Travelling has allowed me to see amazing things about my children that
I didn't fully appreciate before. My daughter sees my heart
when I don't even notice she's looking. Away from the frustrations
of daily life I saw through the sheen of teenage angst and recognised
the delightful, deeply compassionate daughter I have always known. My
son is also a ridiculously amazing photographer. Here we were with
two cameras, mine a fancy one and his a cheap rugged fully automatic
thing, and he usually made more amazing photos than I did, by sheer
instinct, as well as lots of practice while I apparently haven't been
looking. Maybe at home we don't look at our children enough.
It's easier to learn
new things while travelling than in our own backyard. I am pretty
sure I've said the opposite, before, so let me explain. It takes
skill and practice to keep seeing new and more deeply into the things
we are familiar with. It takes a deep commitment to finding new
angles and seeing through the known to discover the unknown. We do
practice this, and I still think it's incredibly important to do so.

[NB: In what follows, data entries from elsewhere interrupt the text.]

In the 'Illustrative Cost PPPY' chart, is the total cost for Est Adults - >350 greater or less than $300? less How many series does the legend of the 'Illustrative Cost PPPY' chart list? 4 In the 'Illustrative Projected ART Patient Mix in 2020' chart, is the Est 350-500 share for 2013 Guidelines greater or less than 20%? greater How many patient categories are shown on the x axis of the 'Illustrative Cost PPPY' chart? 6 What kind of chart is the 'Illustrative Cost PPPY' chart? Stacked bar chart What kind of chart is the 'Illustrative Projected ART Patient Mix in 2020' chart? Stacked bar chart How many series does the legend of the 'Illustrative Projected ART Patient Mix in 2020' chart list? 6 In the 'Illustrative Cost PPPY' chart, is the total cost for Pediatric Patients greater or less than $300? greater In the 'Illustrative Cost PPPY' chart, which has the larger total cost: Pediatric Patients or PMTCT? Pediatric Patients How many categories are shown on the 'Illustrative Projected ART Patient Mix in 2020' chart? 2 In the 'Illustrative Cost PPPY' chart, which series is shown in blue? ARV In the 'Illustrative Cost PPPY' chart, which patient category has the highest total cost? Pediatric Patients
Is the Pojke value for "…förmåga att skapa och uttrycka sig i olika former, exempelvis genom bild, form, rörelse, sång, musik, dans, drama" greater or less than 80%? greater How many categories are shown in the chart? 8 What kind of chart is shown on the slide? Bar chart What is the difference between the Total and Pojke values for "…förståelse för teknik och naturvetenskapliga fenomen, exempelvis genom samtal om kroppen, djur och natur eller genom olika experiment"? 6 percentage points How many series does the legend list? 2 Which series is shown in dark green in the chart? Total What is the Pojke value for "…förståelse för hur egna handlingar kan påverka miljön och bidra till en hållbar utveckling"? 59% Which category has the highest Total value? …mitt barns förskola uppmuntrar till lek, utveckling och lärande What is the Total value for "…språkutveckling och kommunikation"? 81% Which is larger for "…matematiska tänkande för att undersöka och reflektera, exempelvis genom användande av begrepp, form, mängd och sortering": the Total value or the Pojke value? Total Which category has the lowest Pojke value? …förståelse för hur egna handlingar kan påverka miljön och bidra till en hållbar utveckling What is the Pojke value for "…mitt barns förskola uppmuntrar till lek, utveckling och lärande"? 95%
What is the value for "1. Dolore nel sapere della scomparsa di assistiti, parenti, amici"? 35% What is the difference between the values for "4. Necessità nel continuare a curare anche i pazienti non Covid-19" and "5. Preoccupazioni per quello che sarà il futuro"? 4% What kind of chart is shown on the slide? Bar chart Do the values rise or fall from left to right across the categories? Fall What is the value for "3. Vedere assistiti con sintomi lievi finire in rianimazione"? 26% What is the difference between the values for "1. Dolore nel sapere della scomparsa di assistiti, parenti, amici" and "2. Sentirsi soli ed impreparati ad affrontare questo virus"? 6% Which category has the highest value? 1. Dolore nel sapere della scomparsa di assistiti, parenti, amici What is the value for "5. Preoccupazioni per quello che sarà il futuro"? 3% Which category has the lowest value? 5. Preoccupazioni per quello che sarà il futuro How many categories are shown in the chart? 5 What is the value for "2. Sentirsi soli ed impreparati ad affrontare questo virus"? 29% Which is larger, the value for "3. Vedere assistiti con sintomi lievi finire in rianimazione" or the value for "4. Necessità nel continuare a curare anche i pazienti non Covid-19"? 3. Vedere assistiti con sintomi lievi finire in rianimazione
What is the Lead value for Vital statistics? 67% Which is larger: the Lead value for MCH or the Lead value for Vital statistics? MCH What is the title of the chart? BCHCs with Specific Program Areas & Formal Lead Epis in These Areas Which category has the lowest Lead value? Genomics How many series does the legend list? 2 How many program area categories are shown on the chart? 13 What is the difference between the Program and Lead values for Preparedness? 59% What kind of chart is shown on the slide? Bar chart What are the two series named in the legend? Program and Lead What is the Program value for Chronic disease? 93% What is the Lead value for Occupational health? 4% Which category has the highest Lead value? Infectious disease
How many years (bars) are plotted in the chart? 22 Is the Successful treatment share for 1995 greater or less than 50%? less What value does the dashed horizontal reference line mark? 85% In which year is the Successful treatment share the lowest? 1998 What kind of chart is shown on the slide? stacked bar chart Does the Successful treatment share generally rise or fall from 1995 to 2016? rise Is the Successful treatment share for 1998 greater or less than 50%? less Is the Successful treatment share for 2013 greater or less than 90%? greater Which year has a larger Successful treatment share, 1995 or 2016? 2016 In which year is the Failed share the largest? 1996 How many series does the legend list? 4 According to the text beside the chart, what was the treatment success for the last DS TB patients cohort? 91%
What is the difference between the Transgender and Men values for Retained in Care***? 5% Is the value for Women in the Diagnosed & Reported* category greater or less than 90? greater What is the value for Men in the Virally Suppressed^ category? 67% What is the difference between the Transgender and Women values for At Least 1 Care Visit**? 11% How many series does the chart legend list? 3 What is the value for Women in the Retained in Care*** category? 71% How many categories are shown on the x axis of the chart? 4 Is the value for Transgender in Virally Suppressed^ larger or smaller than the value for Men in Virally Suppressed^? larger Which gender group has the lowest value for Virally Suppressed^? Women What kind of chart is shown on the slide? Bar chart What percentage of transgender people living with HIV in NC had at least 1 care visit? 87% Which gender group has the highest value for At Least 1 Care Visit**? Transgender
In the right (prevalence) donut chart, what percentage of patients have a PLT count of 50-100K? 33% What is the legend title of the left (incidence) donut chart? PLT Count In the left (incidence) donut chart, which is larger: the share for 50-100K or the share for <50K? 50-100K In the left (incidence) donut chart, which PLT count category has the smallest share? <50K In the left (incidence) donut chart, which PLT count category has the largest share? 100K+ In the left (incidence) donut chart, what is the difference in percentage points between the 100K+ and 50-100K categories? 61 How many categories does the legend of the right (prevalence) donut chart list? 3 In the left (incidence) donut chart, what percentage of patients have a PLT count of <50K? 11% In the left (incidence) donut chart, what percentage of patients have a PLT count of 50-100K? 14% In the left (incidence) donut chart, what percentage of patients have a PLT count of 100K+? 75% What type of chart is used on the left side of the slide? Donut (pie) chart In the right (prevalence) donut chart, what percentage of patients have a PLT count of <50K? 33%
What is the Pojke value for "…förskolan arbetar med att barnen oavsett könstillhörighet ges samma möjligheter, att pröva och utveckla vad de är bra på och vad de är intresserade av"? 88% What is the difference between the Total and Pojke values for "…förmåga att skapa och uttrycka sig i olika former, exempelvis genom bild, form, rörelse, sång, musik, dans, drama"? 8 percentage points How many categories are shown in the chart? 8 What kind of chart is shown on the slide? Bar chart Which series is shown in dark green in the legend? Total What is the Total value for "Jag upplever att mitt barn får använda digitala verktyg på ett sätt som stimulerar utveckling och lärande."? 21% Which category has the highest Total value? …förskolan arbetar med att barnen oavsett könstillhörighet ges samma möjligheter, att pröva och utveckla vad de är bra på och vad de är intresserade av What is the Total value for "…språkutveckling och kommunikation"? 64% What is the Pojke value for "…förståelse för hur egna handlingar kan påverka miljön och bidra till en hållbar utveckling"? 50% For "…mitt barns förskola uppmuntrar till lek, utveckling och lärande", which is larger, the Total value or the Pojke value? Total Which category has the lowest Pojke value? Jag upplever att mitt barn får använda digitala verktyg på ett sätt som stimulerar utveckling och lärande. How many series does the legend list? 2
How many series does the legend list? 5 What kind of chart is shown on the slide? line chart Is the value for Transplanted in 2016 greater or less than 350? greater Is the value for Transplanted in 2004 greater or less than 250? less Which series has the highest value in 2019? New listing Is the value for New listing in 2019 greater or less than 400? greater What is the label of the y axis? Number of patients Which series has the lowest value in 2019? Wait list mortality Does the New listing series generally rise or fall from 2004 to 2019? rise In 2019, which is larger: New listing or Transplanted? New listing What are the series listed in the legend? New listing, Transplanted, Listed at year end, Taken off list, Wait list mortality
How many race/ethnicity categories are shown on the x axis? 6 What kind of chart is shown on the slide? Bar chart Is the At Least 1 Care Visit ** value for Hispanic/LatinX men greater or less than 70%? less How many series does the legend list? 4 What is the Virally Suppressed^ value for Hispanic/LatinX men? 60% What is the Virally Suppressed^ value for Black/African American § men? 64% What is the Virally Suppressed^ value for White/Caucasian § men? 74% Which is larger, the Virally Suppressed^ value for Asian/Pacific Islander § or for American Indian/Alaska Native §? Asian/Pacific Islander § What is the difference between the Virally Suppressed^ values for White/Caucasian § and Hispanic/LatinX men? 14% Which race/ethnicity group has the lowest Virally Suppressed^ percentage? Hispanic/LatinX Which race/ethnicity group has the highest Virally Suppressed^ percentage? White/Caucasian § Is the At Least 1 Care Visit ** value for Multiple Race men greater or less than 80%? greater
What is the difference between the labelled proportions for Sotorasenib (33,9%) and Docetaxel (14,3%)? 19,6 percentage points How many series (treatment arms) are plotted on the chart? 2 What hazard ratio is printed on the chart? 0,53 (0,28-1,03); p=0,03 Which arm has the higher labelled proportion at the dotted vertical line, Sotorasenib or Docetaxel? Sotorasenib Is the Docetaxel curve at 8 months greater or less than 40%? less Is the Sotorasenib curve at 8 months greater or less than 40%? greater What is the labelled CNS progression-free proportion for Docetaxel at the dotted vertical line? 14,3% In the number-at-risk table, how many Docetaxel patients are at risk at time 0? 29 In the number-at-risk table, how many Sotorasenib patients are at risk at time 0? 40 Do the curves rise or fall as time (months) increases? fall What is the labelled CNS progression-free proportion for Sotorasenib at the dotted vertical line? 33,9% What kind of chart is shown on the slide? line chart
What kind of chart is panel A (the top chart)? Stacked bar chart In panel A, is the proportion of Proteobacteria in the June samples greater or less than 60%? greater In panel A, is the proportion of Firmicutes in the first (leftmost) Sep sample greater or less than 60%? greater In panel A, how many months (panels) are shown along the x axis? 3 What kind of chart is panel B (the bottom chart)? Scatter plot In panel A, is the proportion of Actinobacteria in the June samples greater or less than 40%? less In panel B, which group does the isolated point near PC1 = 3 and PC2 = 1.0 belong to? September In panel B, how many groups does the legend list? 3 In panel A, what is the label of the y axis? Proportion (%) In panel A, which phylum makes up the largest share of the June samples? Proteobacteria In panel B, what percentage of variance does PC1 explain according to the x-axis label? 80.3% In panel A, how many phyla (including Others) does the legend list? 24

However travel just makes it so easy. Every single day of our trip
was filled with new experiences, from discovering religion through
great cathedrals and family members' beliefs and practices, to the intricacies of
European urban norms like learning to hand-wash laundry, identify
unfamiliar plants and use all kinds of unfamiliar tools and
appliances. Never mind language. We experienced so much in these
four weeks of travel that I believe it will take years to process it
all.
Family is really
important. Our own nuclear family had time to renew our bond, but we
also had time to visit no less than 60 family members from
Switzerland through Germany to the Netherlands, and to see the things
that we share. My kids got to spend time with cousins they've never
met before and discover that amazing feeling of knowing someone
intrinsically.
Graves. Family
history. It matters. When I was a teenager my grandmother took me to
see her father's grave. I thought it was weird. I never knew him. I
remember more about the many strange gravestones in the ancient
graveyard she took me to than I do about his actual grave. Since then
I have grown up, had various deaths of close family members, and
gained a new understanding of the importance of memorials. Even when
the person we grieve the loss of is not buried in a particular place,
a grave or other memorial gives us a place to ground our hearts.
Three of our grandmothers have died since the last time I went to
Europe. Two of my husband's and one of my own. So we made certain to
visit each of their graves while we were there, knowing that our
children might find it odd. This time, though, it was a wholly
different experience for me than it was when I was a teenager. My own
grandmother's ashes are now buried in the ancient graveyard she once showed me,
nestled under the stone beside the remains of her father. I felt very strange and comforted
to know that I had been there before; that I have known this place
since I was a teenager, and that she has come to rest somewhere
familiar to me. So we sat around that old grave, eating lunch and
listening to my grandmother's laughter, since I happened to have a
recording of it available via my phone.
We need to go home
again. After all the wonder and intensity of travelling, there is
truly no place like home: the arms of friends and family (and pets!)
who are still here when we return, the garden needing our attention,
and even the ever-failing house and the lumpy bed that has
nevertheless held so many of our dreams and that now waits to gather
us up again. We need a place to come home to. We need a refuge in which to process all those other wonderful things we learned while travelling.